Instructions to follow
In these records, how many lines contain "innerWidth"? Please reply with the number only.

Recorded information
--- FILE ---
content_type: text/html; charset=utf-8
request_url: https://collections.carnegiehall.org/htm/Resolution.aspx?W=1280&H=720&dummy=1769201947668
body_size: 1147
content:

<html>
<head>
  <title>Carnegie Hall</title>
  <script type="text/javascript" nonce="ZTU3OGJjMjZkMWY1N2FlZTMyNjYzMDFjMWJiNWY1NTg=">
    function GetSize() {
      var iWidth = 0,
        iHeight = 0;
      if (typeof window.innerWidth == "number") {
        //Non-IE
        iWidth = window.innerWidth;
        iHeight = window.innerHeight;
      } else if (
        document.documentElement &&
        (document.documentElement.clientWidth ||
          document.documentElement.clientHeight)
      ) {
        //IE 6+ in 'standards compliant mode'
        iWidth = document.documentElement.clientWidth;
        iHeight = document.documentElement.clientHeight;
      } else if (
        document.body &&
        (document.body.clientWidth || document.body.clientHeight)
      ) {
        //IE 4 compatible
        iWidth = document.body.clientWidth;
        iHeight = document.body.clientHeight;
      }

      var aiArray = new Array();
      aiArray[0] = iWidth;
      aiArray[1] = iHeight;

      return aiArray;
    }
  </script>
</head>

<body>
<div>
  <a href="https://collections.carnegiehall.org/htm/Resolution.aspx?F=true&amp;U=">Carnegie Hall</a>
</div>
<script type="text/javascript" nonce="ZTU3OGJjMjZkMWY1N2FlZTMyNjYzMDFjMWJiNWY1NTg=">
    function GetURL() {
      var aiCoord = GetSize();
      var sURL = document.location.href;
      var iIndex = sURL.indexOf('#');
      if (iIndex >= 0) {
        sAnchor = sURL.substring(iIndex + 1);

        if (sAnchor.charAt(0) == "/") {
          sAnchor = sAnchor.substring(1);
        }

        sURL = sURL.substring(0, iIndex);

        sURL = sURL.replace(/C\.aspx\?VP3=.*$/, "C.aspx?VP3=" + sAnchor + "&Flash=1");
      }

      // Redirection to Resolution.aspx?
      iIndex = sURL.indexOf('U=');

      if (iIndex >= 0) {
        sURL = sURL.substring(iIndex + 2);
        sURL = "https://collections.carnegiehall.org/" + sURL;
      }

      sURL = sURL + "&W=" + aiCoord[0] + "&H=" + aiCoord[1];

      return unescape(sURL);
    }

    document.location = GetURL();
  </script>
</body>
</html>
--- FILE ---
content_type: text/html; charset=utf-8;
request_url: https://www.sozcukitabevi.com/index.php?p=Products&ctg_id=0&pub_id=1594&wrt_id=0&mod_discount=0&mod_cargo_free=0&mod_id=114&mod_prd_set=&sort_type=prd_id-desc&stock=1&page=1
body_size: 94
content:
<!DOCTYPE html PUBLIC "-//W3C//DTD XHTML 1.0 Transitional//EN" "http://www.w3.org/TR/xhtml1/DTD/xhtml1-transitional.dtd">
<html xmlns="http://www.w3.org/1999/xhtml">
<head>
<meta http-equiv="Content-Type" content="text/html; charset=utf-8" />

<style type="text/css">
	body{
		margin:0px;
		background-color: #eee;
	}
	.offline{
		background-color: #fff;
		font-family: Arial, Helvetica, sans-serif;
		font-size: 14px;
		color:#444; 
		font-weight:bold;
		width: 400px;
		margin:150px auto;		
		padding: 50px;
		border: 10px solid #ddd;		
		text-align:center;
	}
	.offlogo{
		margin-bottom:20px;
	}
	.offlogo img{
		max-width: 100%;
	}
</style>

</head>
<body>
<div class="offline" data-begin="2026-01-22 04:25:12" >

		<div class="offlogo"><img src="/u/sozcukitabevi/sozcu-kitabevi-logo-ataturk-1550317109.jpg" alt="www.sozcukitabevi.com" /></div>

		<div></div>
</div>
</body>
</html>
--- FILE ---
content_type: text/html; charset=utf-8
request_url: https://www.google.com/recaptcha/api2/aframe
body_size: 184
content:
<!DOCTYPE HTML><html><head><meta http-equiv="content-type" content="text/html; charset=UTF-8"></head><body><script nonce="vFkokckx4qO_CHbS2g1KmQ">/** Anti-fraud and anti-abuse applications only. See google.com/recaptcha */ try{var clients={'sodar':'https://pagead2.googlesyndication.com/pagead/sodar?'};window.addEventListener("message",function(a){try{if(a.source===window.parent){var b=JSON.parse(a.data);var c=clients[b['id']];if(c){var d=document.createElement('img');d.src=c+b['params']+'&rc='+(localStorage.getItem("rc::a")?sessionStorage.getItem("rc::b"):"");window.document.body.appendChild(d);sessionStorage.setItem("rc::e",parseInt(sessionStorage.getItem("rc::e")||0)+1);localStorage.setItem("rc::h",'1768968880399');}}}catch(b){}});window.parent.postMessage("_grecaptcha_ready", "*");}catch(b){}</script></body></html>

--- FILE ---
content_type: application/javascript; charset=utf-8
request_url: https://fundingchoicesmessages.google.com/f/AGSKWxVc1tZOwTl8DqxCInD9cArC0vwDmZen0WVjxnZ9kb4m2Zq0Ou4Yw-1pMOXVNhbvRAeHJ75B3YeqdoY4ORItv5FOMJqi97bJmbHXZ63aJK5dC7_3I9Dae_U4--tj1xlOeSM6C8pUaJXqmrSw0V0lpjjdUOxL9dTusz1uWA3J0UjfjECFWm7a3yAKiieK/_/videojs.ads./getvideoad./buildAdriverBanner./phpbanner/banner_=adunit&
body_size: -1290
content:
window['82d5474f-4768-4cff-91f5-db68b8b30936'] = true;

Output of the exercise
2